The cavalcade, the onslaught of corruption stories just never stops. It seems like there’s one a week. And some of them are so familiar that we’ve stopped even mentioning them, like in October, the Republican majority of the Senate voted down a Democratic proposal not to finance the Qatari jet—remember that—that the Pentagon accepted on Trump’s behalf and that the taxpayer is now spending hundreds of millions of dollars to outfit for Trump and that, according to the terms of the gift, are to be taken with Donald Trump to his so-called presidential library, but for his use after he ceases to be president. That is no longer a big story, but it still continues.

We continue to remark on the novelty news of the glitzy, crazy White House ballroom, now enlarged to hold 1,350 people, and there are all kinds of problems with the asbestos and the wiring and the windows. And it’s financed by hundreds of millions of dollars in gifts from corporations with interests before the Trump administration. It’s just one thing after another like this.

The first Trump administration was beset by many, many scandals, but there was still, despite the scandals—or along with the scandals—an administration there. There was some sense of policy, some things they wanted to do. This administration seems like a series of scandals masquerading as an administration. Even the seeming policies, like the tariff policy, turn out to be mechanisms and vehicles for scandal politics. The value of a tariff is not that it’s going to do anything for American industry; industrial employment and manufacturing employment is trending down under Donald Trump. But it is a thing that you can do to an industry, you can afflict upon an industry, that some industries will pay you to have relief from. And it’s precisely this ability to buy and sell relief from tariffs that makes the tariff policy so extraordinarily interesting to the Trump administration.

When this all ends—and I am confident it will end and that the end is coming and maybe pretty soon—we’re going to need more than to treat this episode as a chapter in American history. The “Bygones will be bygones” approach taken by the Biden administration seems not adequate to the needs of the moment, seems not adequate to what has happened and been done in this first year of Trump. There’s going to need to be a serious investigation to get to the bottom of things. There’s going to need to be serious publicity. There’s going to need to be accountability and consequences to the limits of the law.
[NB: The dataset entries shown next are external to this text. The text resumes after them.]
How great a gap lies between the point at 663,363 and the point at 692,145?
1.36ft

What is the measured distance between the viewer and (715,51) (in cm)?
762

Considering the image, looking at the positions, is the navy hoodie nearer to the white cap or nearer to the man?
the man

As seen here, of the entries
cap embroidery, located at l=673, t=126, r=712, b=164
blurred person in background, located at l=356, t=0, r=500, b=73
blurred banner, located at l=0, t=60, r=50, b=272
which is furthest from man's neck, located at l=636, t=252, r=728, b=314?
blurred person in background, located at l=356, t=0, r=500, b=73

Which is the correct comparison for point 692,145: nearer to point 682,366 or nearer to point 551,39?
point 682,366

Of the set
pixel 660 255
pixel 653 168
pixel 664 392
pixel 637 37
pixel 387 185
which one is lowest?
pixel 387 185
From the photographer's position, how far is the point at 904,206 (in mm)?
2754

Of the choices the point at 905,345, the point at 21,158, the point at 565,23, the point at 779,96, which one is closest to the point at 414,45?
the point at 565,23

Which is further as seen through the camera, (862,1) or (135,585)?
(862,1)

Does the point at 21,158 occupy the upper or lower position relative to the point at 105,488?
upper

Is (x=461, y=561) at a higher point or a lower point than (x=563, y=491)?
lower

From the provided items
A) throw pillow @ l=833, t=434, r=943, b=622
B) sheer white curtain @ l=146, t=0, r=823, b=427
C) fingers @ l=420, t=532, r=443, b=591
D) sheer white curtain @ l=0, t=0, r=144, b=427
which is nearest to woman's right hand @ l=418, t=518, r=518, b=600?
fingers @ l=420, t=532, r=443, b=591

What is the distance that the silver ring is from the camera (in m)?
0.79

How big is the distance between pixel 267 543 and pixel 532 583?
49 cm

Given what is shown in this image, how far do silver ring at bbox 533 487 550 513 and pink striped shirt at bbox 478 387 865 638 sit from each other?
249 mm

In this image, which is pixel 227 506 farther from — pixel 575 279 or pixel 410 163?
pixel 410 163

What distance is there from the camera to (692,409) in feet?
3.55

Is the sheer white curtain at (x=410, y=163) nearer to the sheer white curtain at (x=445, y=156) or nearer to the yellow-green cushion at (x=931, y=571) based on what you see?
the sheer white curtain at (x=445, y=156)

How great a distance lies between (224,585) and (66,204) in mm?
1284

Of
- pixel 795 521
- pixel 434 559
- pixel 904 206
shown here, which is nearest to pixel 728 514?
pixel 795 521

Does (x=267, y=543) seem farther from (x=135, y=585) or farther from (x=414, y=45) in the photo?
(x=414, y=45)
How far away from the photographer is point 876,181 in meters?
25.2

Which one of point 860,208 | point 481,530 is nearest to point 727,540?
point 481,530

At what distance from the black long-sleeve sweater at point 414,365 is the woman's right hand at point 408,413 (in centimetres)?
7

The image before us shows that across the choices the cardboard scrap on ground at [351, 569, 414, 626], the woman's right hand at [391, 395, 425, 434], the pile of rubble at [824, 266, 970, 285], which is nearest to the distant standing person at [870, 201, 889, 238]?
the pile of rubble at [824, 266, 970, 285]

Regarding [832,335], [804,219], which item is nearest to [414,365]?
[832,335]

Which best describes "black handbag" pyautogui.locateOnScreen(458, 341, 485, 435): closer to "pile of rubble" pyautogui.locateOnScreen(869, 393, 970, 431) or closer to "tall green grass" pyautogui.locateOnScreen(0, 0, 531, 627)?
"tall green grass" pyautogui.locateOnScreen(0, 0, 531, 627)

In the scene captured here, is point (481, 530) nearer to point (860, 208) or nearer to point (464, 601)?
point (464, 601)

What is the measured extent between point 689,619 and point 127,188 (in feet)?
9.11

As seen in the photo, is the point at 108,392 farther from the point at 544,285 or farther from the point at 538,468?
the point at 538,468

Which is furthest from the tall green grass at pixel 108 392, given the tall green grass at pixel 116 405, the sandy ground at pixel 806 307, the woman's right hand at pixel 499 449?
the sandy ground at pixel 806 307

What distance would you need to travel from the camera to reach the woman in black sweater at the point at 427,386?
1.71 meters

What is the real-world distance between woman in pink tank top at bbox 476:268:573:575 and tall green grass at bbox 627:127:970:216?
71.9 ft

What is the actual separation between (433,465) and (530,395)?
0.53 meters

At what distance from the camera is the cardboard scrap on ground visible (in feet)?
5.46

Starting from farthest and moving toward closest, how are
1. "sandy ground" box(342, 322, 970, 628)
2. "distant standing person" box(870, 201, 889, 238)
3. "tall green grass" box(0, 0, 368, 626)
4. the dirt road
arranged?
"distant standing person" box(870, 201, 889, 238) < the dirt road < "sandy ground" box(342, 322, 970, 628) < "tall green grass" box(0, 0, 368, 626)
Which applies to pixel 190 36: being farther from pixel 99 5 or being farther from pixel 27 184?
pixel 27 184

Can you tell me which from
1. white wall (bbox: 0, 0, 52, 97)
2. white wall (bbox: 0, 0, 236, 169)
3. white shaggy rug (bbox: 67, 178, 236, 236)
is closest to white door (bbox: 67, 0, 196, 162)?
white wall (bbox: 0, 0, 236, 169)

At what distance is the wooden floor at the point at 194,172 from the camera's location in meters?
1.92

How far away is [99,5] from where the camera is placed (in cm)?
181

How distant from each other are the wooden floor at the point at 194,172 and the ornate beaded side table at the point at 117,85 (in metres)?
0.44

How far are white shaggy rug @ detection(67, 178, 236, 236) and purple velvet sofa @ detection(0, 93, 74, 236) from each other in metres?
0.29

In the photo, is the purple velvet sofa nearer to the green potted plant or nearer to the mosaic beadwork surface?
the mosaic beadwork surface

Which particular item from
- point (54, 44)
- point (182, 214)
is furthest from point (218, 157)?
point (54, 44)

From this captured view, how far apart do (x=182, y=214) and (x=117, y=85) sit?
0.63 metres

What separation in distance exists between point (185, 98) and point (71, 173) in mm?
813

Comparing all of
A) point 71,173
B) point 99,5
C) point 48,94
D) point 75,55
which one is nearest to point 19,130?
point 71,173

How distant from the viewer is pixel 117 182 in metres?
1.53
And where the law does not provide for consequences, where Trump and the people around him have invented some new way of being corrupt that no one ever wrote a law to prohibit because no one ever imagined a president would do such a terrible thing, well, then we’re going to need some new laws, some serious reforms, things that were generally not done during the [Joe] Biden years, but that need to be done now.

It’s not just a chapter of history; it’s a warning to the future, and it’s a challenge to Americans to do better, to make sure that such things never happen again. And while we can’t restore the lives of those who were wrongfully killed by the Trump administration in the Caribbean Sea, we can ensure that the kind of disregard for law that enabled those killings, that that at least comes to an end. That’s at least the hope. That’s at least the conviction. Maybe that’s a promise we need to make to ourselves.

And now my dialogue with Jonathan Gruber.

[Music]

Frum: Unless you follow health debates closely, you may not immediately recollect the name of my guest today. But a dozen years ago, Jonathan Gruber stood nearly at the top of the roster of demon figures on the American far right. If you watched Glenn Beck’s program on Fox News or listened to Rush Limbaugh on the radio, Jonathan Gruber ranked with [Adolf] Hitler and [Joseph] Stalin among history’s greatest monsters. I don’t mean that as a figure of speech, either—on a November 2013 program, Limbaugh literally accused Gruber of believing in eugenics of the kind that directly led to the Holocaust. Gruber’s offense was his leading role in the design of the Affordable Care Act, nicknamed Obamacare. A professor at the Massachusetts Institute of Technology, Gruber is a career scholar of the American health-care system.